The Africa Mercy

The Africa Mercy

Saturday, May 7, 2011

Freetown

I dare not look at how long it has been since my last blog....and the phrase 'way too long' would probably be cliche. But either way.....here is my first Freetown Blog.

We arrived in this lively, colourful, busy, manic, congested (this list of superlatives could continue on and on) at the end of February, after a long sail up from Durban, SA - with a wonderfully surreal 24 hour stop off in Cape Town.


Freetown is the kind of place you don't describe, it's the kind of place you experience. In other west African cities we've been to, there are usually designated market areas. Here, the whole City is a Market, and the vehicles just have to deal with that. It can and regularly does take up to 3 hours to travel a matter of miles in a car - and more often than not - will be quicker to walk than drive anywhere. A few weeks ago we went out for pizza. We left at 5.30 pm (rush hour) and we reached our destination nearly 3 hours later. When we left, it took us 20 minutes to get back to the ship! 

Along with getting use to the uniqueness of the City, we are obviously here to work - and that so far has had its highs and lows. We held a mass screening, as we usually do, at the start of the year at the national football stadium a week or 2 after we arrived. It did not take long for the entire ship community to get a very large and painful wake up call to the desperation of poverty in this country and the heart breaking after effects of the brutal civil war that ravaged this land. There were many converging factors that took place on the morning of our screening - of which I do not need to go into detail. But there was a heartbreaking conclusion as the crowds of many thousands crushed and crammed and eventually broke down into a mass surge of people, resulting in groups of people getting trampled and injured, and eventually led to the death of one man waiting to be seen by the medical staff. Our screening had to be halted as we did what we could to restore some order and our medical staff did all that they could with the beyond limited means that they had at their disposal to aid the victims. Needless to say that we all returned to the ship in a somber mood as we had to face up to the events of the day.
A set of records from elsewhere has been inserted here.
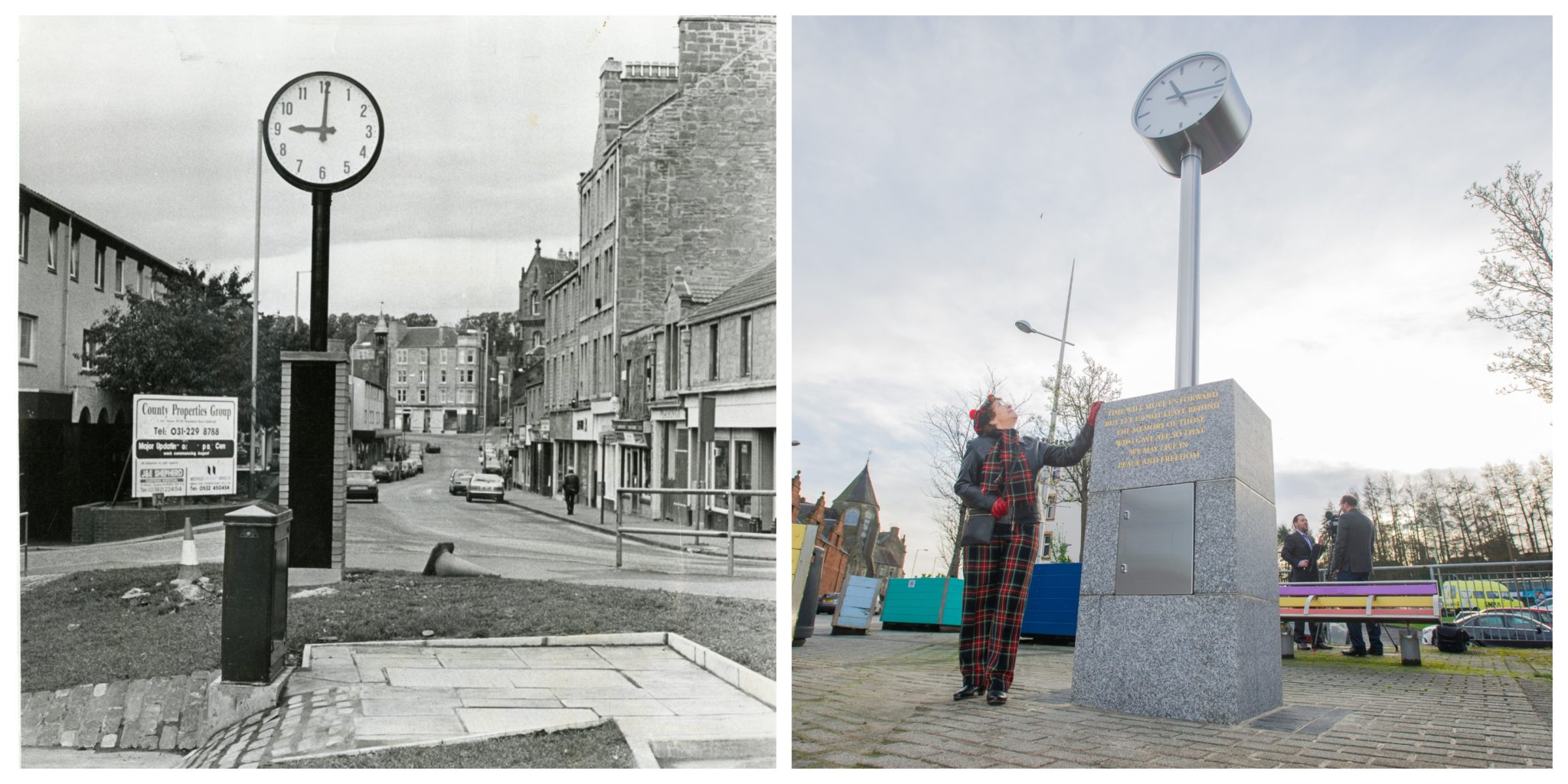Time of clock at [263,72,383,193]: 9:00
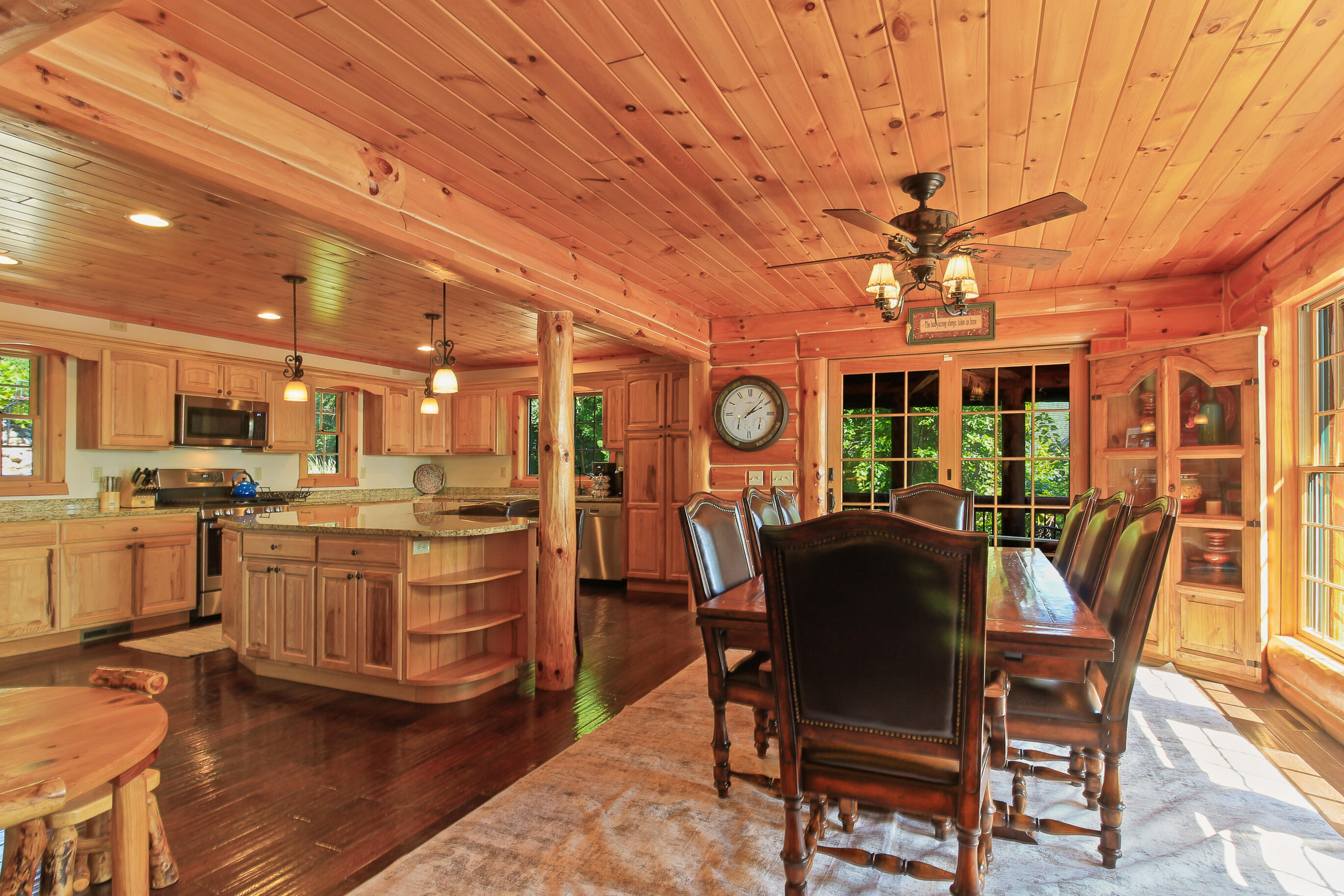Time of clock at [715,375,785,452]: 2:07
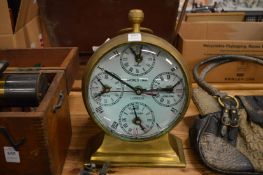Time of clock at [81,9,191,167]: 2:50
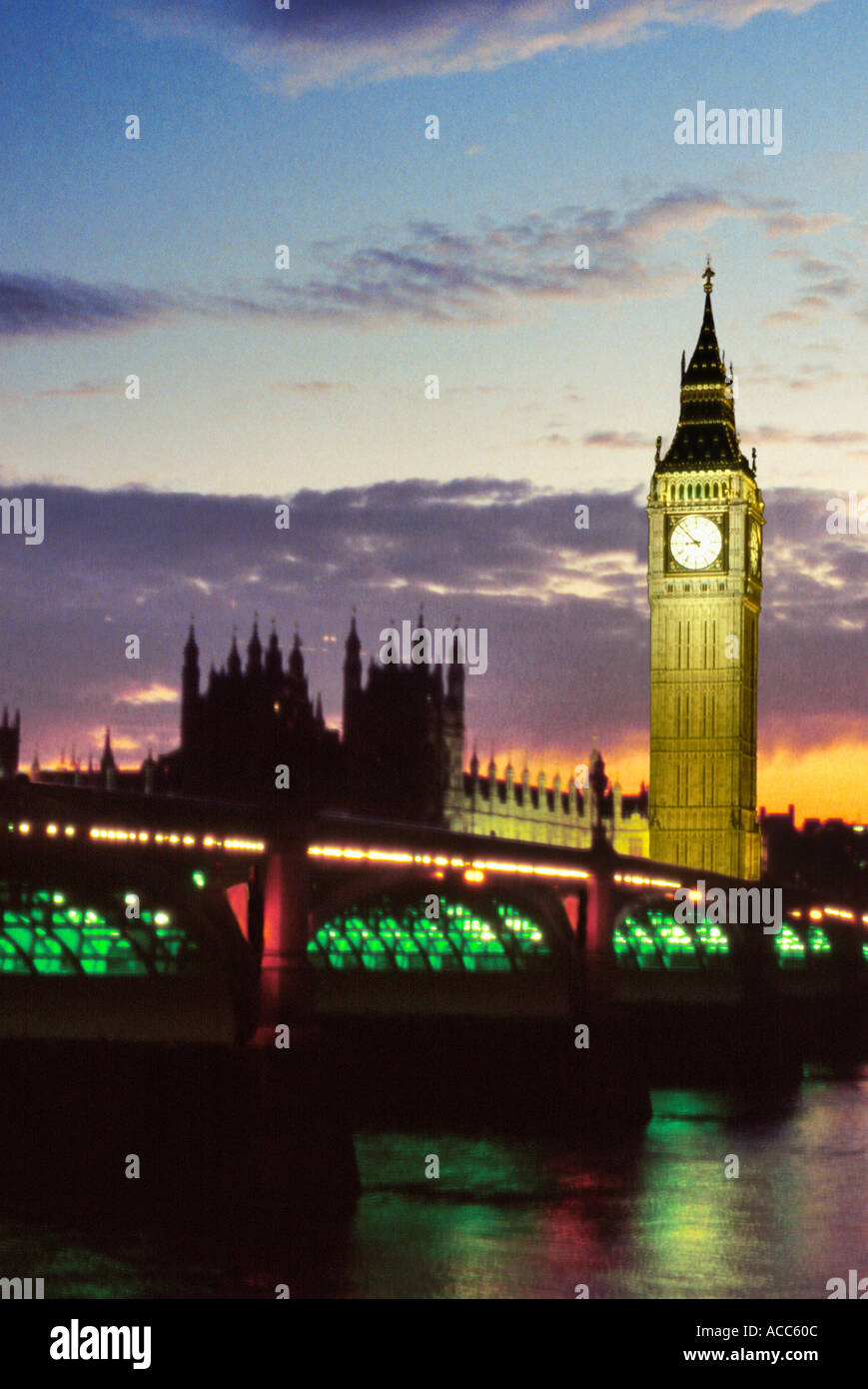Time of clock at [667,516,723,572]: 8:52
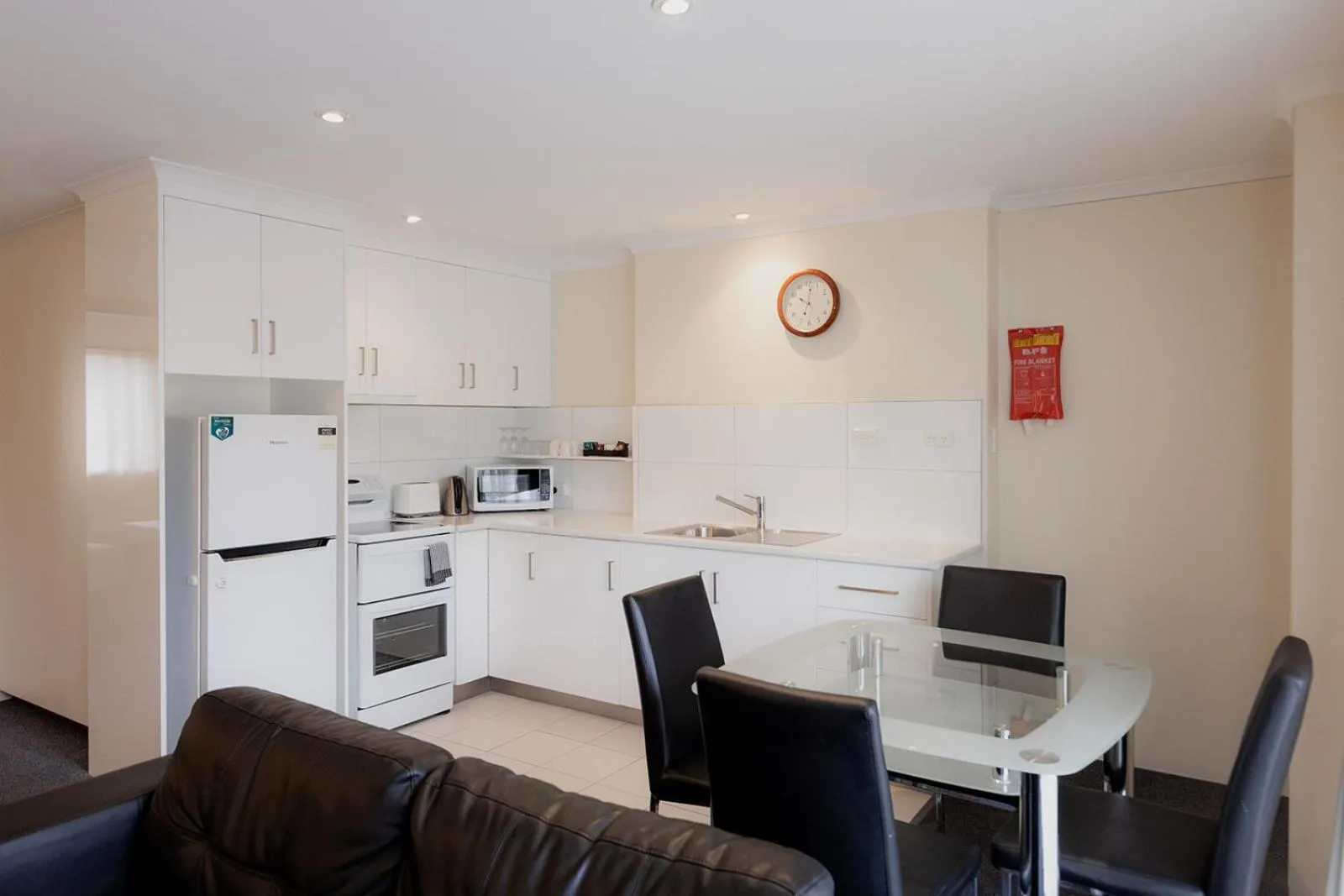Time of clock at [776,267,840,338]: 10:01
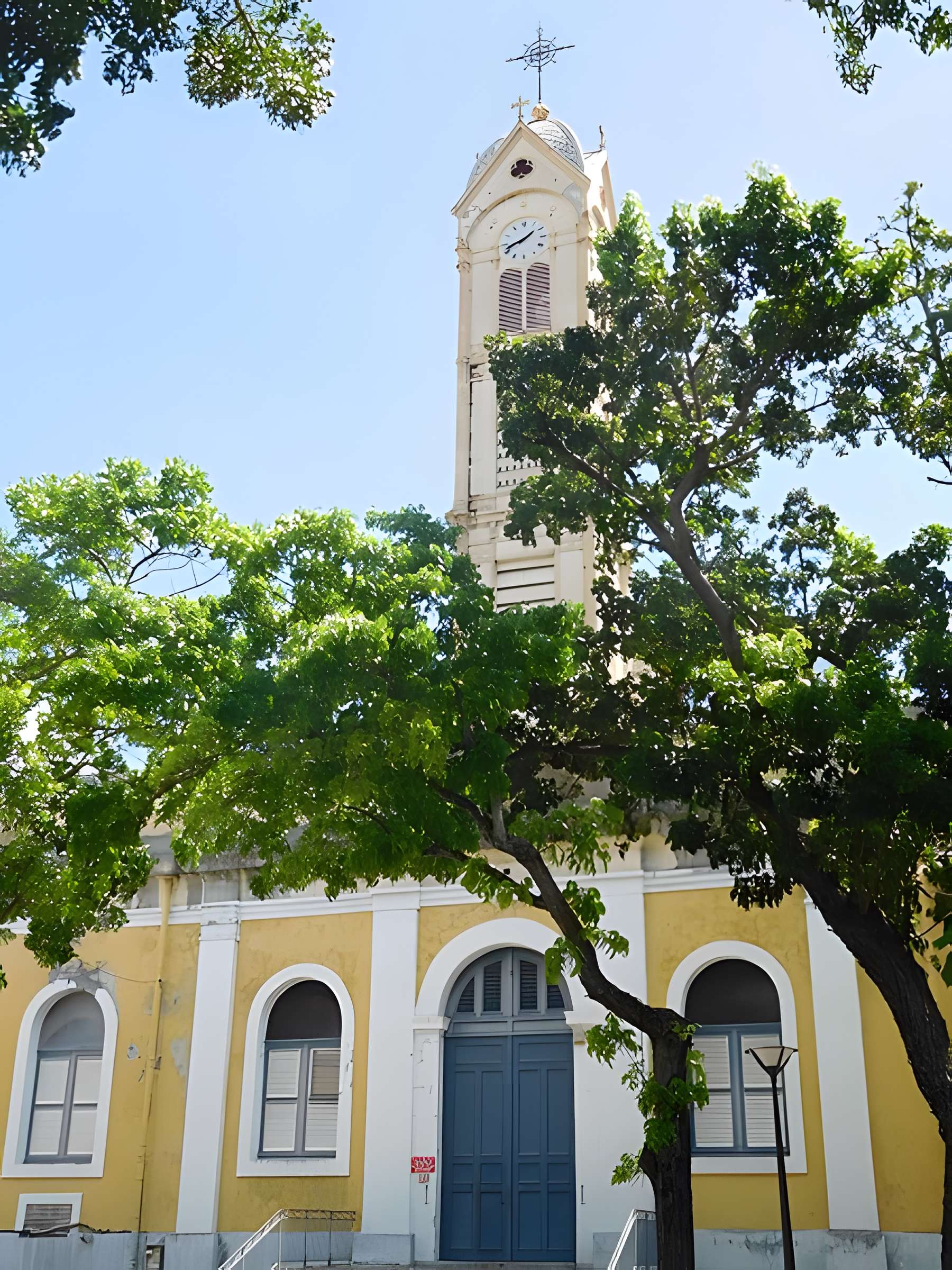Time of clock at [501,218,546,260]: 1:41
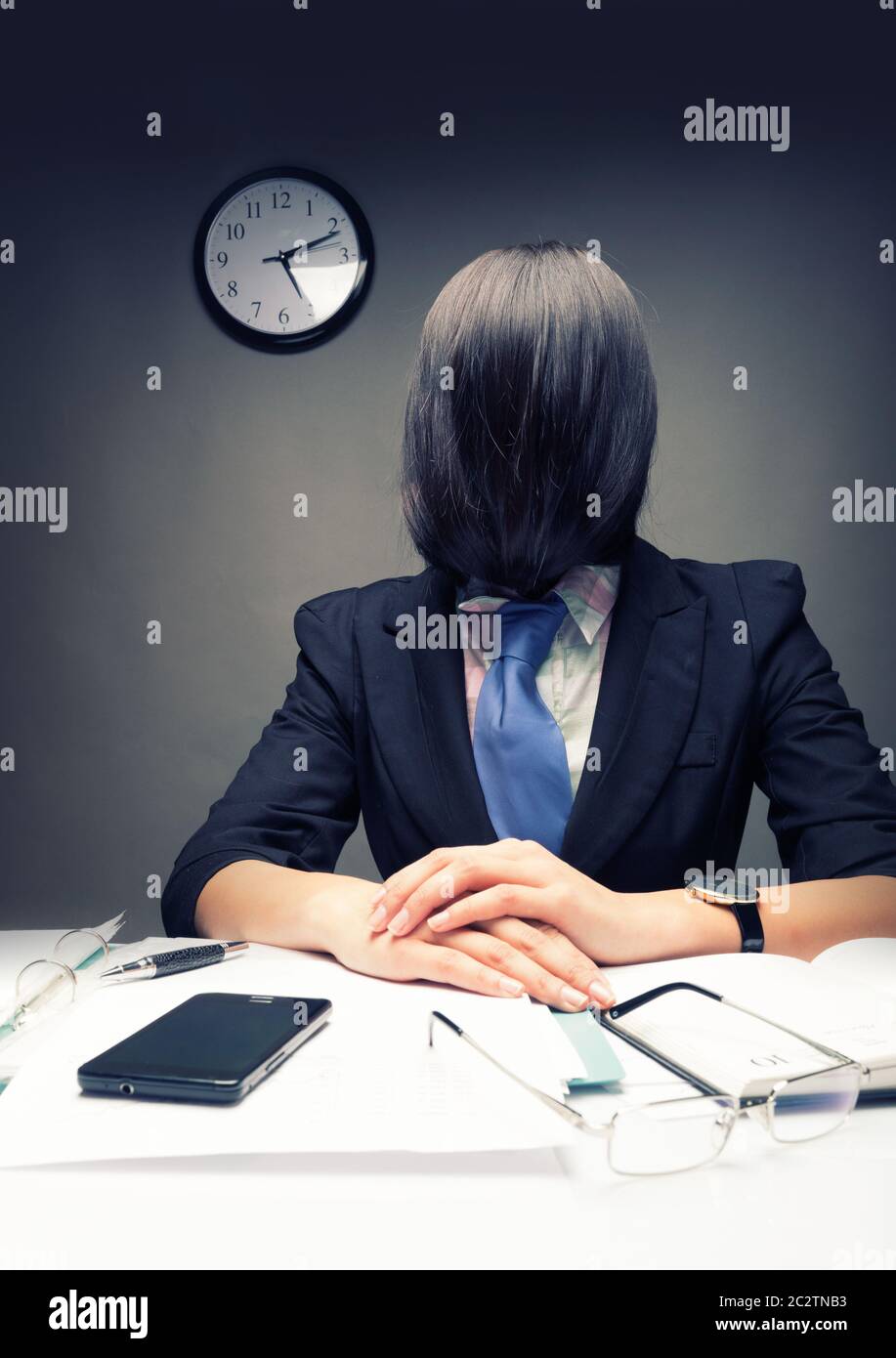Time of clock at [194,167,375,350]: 5:11
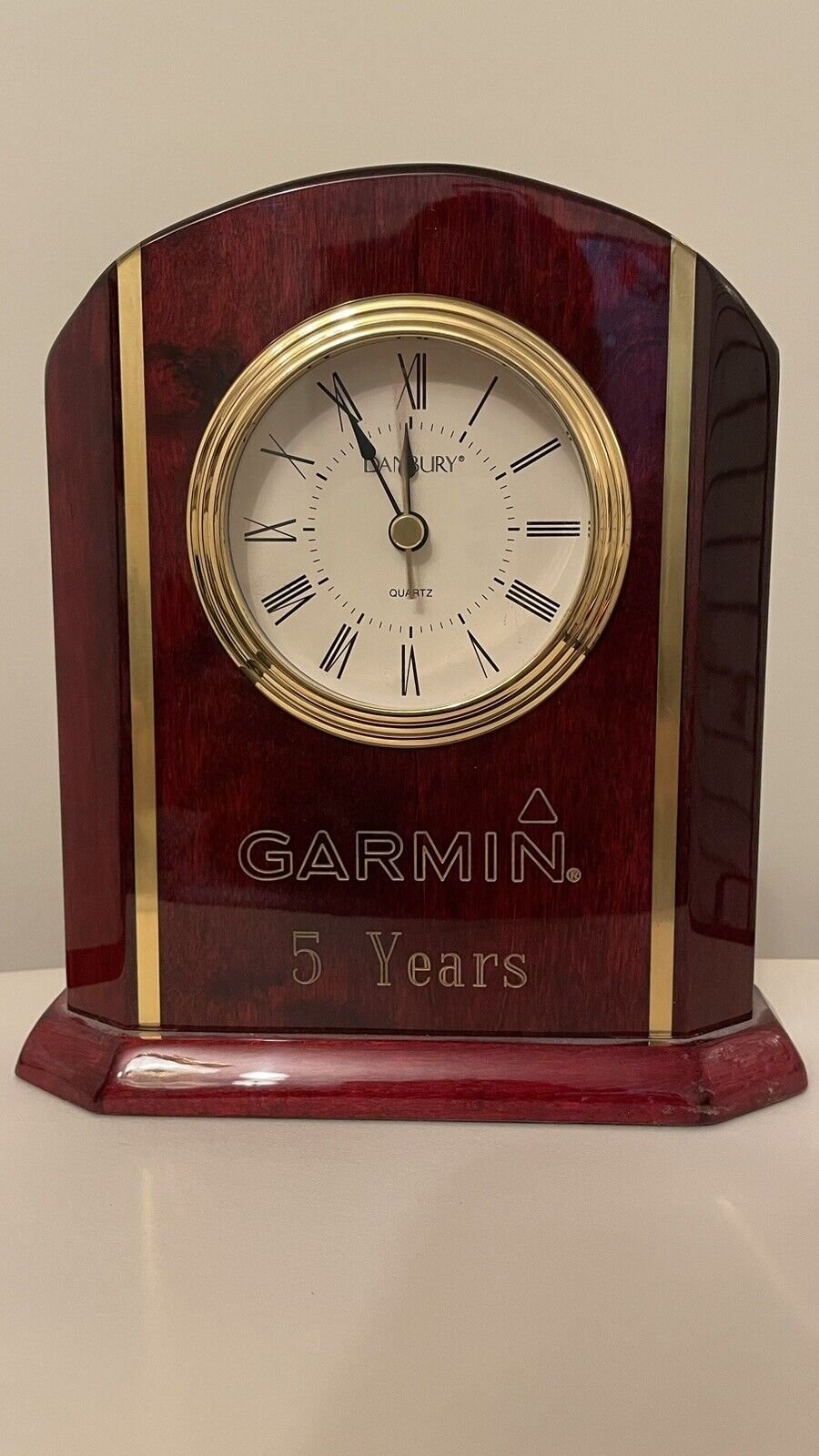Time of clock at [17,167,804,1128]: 11:54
However, some surgeries had been booked and we were able to begin our surgery schedule, and within a few weeks, we held another screening at a new venue and this time it all went to plan. So the Hospital has been up and running for 8 weeks now and we have already done hundreds of life changing and life saving surgeries. Our dental team have seen well over 2000 people and our eye team around the same figure. Tumors have been removed, cleft lips repaired, bowed legs made straight and club feet re-aligned. 
It is wonderful to see the changes in peoples lives and the relief on their faces as they come to terms with the knock on effects that their surgery will have on their lives. They can now work, go to school and most importantly - have the opportunity of a normal life within their community.

But it is, as always, sobering to take a step back and look at life - real life - on the streets, in the villages, in the communities of this City. Freetown has doubled in size within a matter of years since the end of the war, and the place just cannot handle that many people. There is not enough water to go around. The local government turn water on and off at different times of the week to different areas of the city, in hope that everyone has at least a chance once a week to get some water. There is not enough room for people to build homes, so the suburbs have spread up the side of the mountains that encircle the city. 

Clay houses build on clay foundations on the side of a mountain. 

Rainy season lasts a few months each year, and each year, everyone of the people who live on the mountain go to bed at night hoping and praying that their house will still be standing in the morning and that they have not been washed down the side in a mud slide. 

I've been on this ship for over 18 months now....and I still do not feel that I can yet process what I have seen. How people live here, how I lived at home. What people here are willing to do in order to get medical treatment, what we at home do when our taxes are raised a little or we have to wait a few hours. How people are happy and content that their house is still standing after the rains have come and gone to 
how we watch reality make over shows and 'wish' we had a house that cool, nice, beautiful or whatever.

I find it hard to process life in West Africa, I find it scary to think of life in the West. 

I hope that you can join me in being willing to openly live in this tension.